I have to say that a lot of the stuff mentioned in this episode, about how classical music shed its stuffy image in the ’80s and ’90s, seems to have passed me right by at the time! I remember Bolero, obviously. Everyone remembers Bolero! I could have done without Alexandra Burke pointing out that she wasn’t born in 1984, but still.  And I remember classical music being used for TV adverts. We had to listen to Air on a G String in school music lessons, and, instead of looking blank like we usually did when the teacher asked if anyone knew what the piece was – I was OK with the 1812 Overture, because of its links with Russian history, and I must have recognised some things from the “Amadeus” film, but that was usually about it – everyone brightly pointed out that it was the music from the Hamlet cigar advert.

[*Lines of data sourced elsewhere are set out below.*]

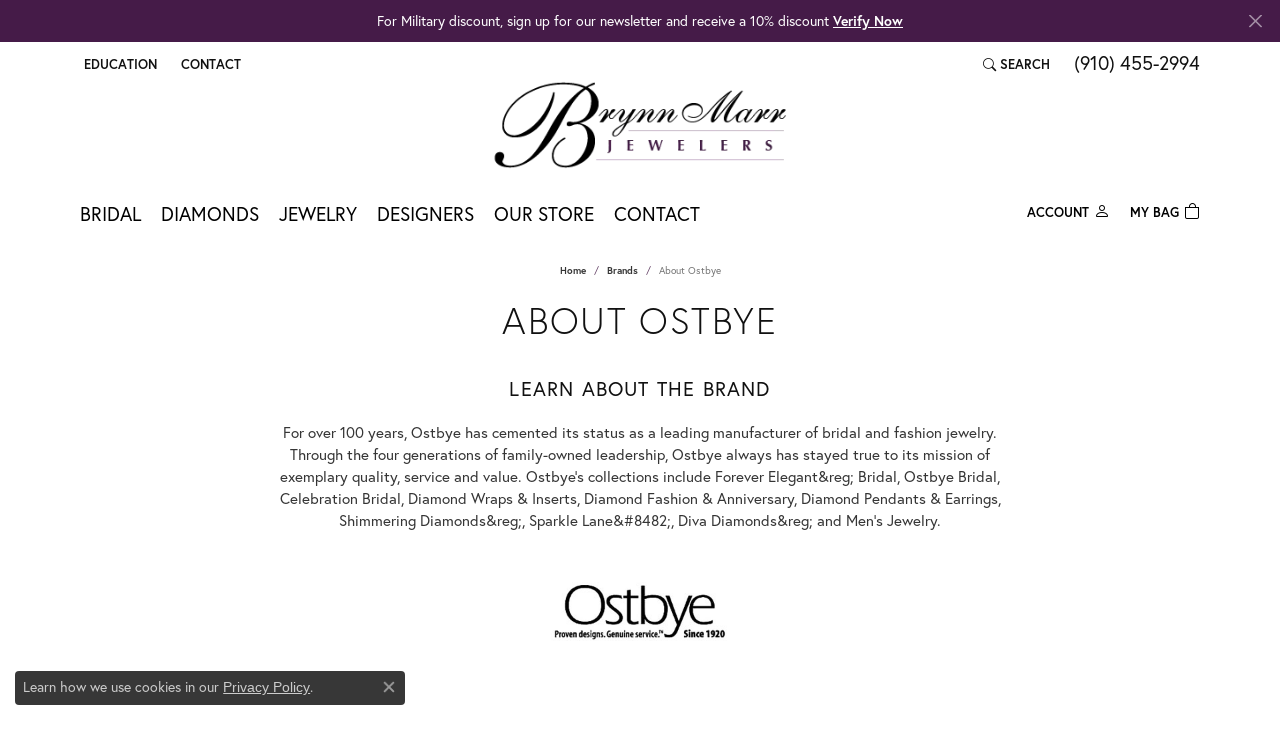

--- FILE ---
content_type: text/css
request_url: https://v6master-brooks.shopfinejewelry.com/css/pages/brand.min.css?t=brynnmarrjewelers14477
body_size: 685
content:
.capped-row{max-width:100%;margin:0 auto}@media(min-width:992px){.capped-row{max-width:800px}}.text-center .breadcrumb{-ms-flex-pack:center !important;justify-content:center !important}#brand-sample-images.owl-carousel .owl-nav:not(.disabled){display:-ms-flexbox;display:flex;-ms-flex-pack:center !important;justify-content:center !important;padding-top:1rem;padding-bottom:2rem}#brand-sample-images.owl-carousel .owl-nav .owl-next,#brand-sample-images.owl-carousel .owl-nav .owl-prev{border:1px solid rgba(var(--bs-body-color-rgb),0.1) !important;padding:0 !important;margin:0 2px;text-transform:uppercase;font-size:.8rem;line-height:1rem;display:-ms-flexbox;display:flex;-ms-flex-pack:center !important;justify-content:center !important;align-items:center !important;width:27px;height:27px}#brand-sample-images.owl-carousel .owl-nav .owl-next:hover,#brand-sample-images.owl-carousel .owl-nav .owl-prev:hover,#brand-sample-images.owl-carousel .owl-nav .owl-next:focus,#brand-sample-images.owl-carousel .owl-nav .owl-prev:focus{background:var(--bs-default-bg-color) !important}#brand-sample-images.owl-carousel .owl-dots{display:-ms-flexbox;display:flex;-ms-flex-pack:center !important;justify-content:center !important;-ms-flex-wrap:wrap;flex-wrap:wrap;padding-top:1rem;padding-bottom:2rem}#brand-sample-images.owl-carousel .owl-dot{content:"";width:12px;height:12px;margin:0 5px 10px 5px;border-radius:10px;box-shadow:inset 0 0 0 1px rgba(var(--bs-body-color-rgb),0.2);background:rgba(var(--bs-body-color-rgb),0.0)}#brand-sample-images.owl-carousel .owl-dot.active{width:12px;height:12px;background:rgba(var(--bs-body-color-rgb),1)}#brand-sample-images+.owl-autoplay-controls{position:absolute !important;top:calc(50% - 25px) !important;left:0 !important;display:-ms-flexbox !important;display:flex !important;-ms-flex-align:center !important;align-items:center !important;-ms-flex-pack:center !important;justify-content:center !important;z-index:0 !important;background:none !important;width:100% !important;height:0 !important}#brand-sample-images+.owl-autoplay-controls button,#brand-sample-images+.owl-autoplay-controls .btn-pause-play{width:50px;height:50px;border-radius:50px;background:0;border:0;-webkit-transition:background-color .2s ease-in-out;transition:background-color .2s ease-in-out;color:rgba(var(--bs-light-rgb),0);padding:0;margin:auto}#brand-sample-images+.owl-autoplay-controls button i,#brand-sample-images+.owl-autoplay-controls .btn-pause-play i{opacity:0 !important;font-size:50px !important;color:rgba(var(--bs-light-rgb),0.85) !important;text-shadow:0 0 40px rgba(var(--bs-dark-rgb),0.75) !important;-webkit-text-stroke-width:2px !important;-webkit-text-stroke-color:rgba(var(--bs-light-rgb),0.85) !important}#brand-sample-images:hover+.owl-autoplay-controls,#brand-sample-images:focus-within+.owl-autoplay-controls{z-index:1000 !important}#brand-sample-images:hover+.owl-autoplay-controls button i,#brand-sample-images:hover+.owl-autoplay-controls .btn-pause-play i,#brand-sample-images:focus-within+.owl-autoplay-controls button i,#brand-sample-images:focus-within+.owl-autoplay-controls .btn-pause-play i{opacity:.25 !important}#brand-sample-images+.owl-autoplay-controls button:hover i,#brand-sample-images+.owl-autoplay-controls button:focus i,#brand-sample-images+.owl-autoplay-controls button:focus-visible i,#brand-sample-images+.owl-autoplay-controls .btn-pause-play:hover i,#brand-sample-images+.owl-autoplay-controls .btn-pause-play:focus i,#brand-sample-images+.owl-autoplay-controls .btn-pause-play:focus-visible i{opacity:.9 !important}@media(min-width:768px){.max-width-md-66{max-width:66.6667%;margin-left:auto;margin-right:auto}#brand-sample-images{padding-top:30px;padding-bottom:30px}#brand-sample-images.owl-carousel .owl-dots,#brand-sample-images.owl-carousel .owl-nav{padding-bottom:0;position:absolute;width:100%}#brand-carousel.under5 .owl-stage{width:100% !important;display:-ms-flexbox;display:flex;-ms-flex-pack:center !important;justify-content:center !important}#brand-carousel.under5 .owl-stage .owl-item{float:none !important}}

But I don’t remember the nation being “brought together” by a piece of classical music played at the funeral of Diana. Princess of Wales, although I remember Elton John singing Candle in the Wind, as clearly as if it were yesterday. And I have no recollection of a Venezuelan orchestra bouncing around whilst playing music from West Side Story, which the programme insisted was some great turning point in cultural history! Oh, and I never knew that Elgar supported Wolves – you learn something new every day! He wrote a football song called “He Banged The Leather For Goal”.  Seriously.

But Nessun Dorma in 1990 – oh yes. It was an interesting time, the summer of 1990. People Like Us, who were into football, were suddenly listening to The Three Tenors. People who were into high culture stuff were suddenly watching football.

I’ve got mixed feelings about the changes in football. Don’t get me wrong, no-one wants to go back to the days of hooliganism, but it’s hard not to feel a pang of nostalgia for the pre-1990 days as I try desperately to work out when to book some shows I want to see in the run-up to Christmas, knowing that Sky and BT Sports and now Amazon Prime as well can change the dates of times and fixtures whenever and to whenever they feel like it, and it’s hard not to feel resentful knowing that, should my team get to a Cup final, I’ll struggle to get tickets because priority will be given to the prawn sandwich brigade. But feeling that, yes, classical music is actually for everyone after all – that’s a definite change for the better. I don’t actually listen to Classic FM, because I’m usually listening to stations that play ’90s power ballads instead , and I don’t usually listen to the Proms except on the Last Night, but I will listen to classical music sometimes, and I don’t feel that it isn’t for People Like Us.

And, when I think of 1990 – which I do quite a lot, because it was a really big year for me, for various reasons – I think, along with all the “Madchester” music, and along with Roxette, and Elton John, and The Beautiful South, and Sinead O’Connor, of Pavarotti singing Nessun Dorma, and making classical/opera music cool!